Dobrowolność przystępowania do programu się nie sprawdziła, więc rząd zmienił taktykę – teraz automatycznie zapisywani są wszyscy, a co najwyżej można złożyć wniosek, żeby się z programu wycofać. Przymusowy zapis odbywa się raz w roku. Zdaniem ministra finansów Andrzeja Domańskiego to za mało, więc będą kolejne zmiany.
Nie jeden autozapis, ale co najmniej dwa
Pracujący Polacy na koniec 2024 roku zgromadzili w PPK 33 mld zł. Brzmi dobrze, ale to wciąż mało, więc plan na 2025 rok jest bardziej ambitny – 39,5 mld zł. Taki plan wymaga większej ilości osób oszczędzających na emeryturę w PPK. Obecnie robi to połowa pracujących Polaków – 50,5 proc. Do końca roku ma ich być 55 proc.
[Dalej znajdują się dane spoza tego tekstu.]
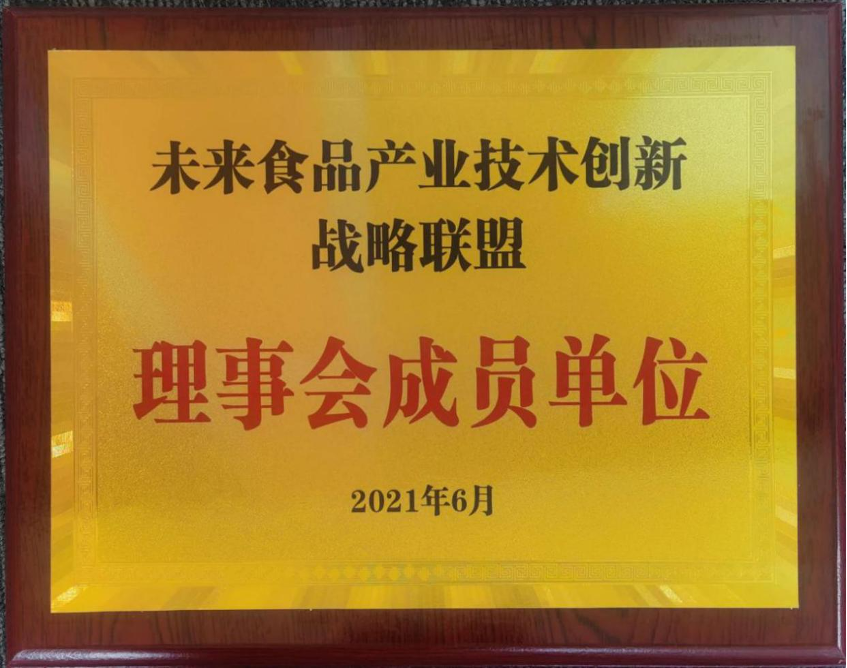 电子游戏试玩入口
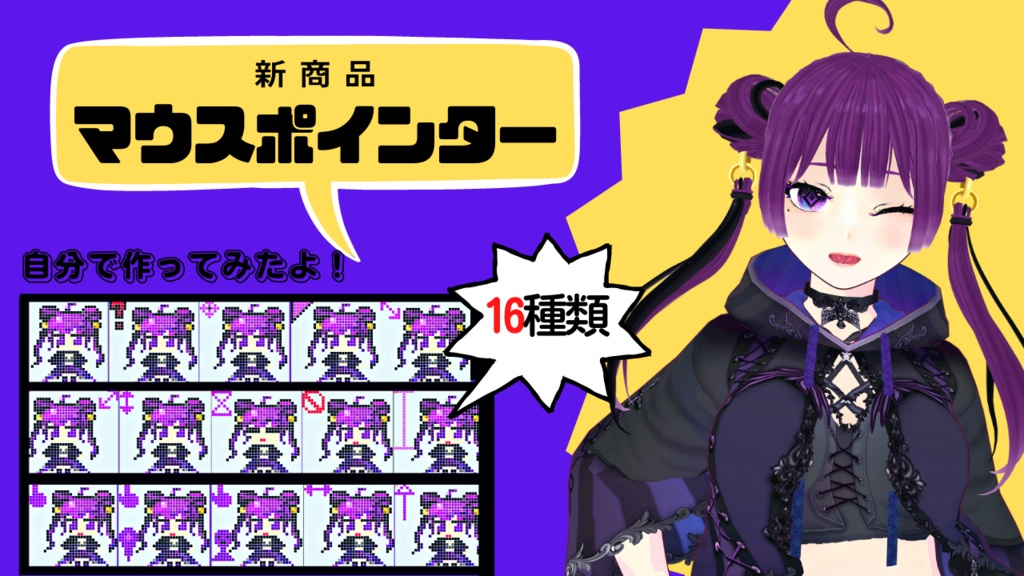 ihariのマウスポインター/全16種類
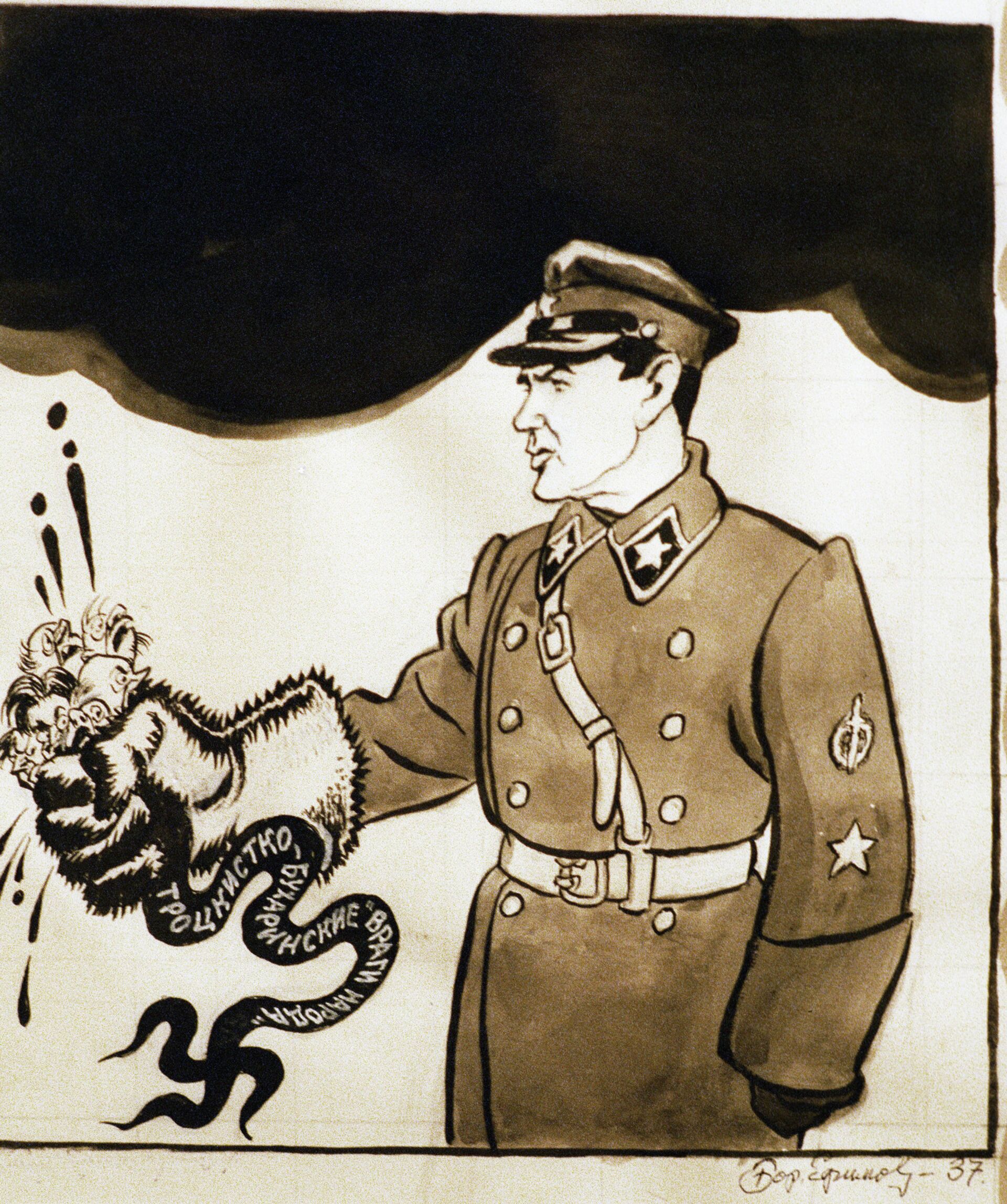 Карикатура Бориса Ефимова. 1937 г.  - РИА Новости, 1920, 11.10.2020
Minister finansów Andrzej Domański chce, by autozapis do PPK był lepiej wykorzystywany, aby więcej osób mogło aktywnie uczestniczyć w tym programie. Wiceprezes PFR Mariusz Jaszczyk, który skazał, że wyższa częstotliwość autozapisu zwiększyłaby partycypację w PPK.
Procenty od pracodawcy, dopłaty od państwa
Pracownicze Plany Kapitałowe są programem, który automatycznie obejmuje wszystkich pracowników w wieku od 18 do 54 lat, chyba, że pracownik z tego przedziału wiekowego złoży u pracodawcy chęć rezygnacji. Automatycznie obejmują pracowników, którzy w danej firmie lub urzędzie mają staż pracy dłuższy niż 3 miesiące (z ostatnich 12 miesięcy). W PPK nie mogą za to oszczędzać osoby samozatrudnione, służby mundurowe oraz rolnicy.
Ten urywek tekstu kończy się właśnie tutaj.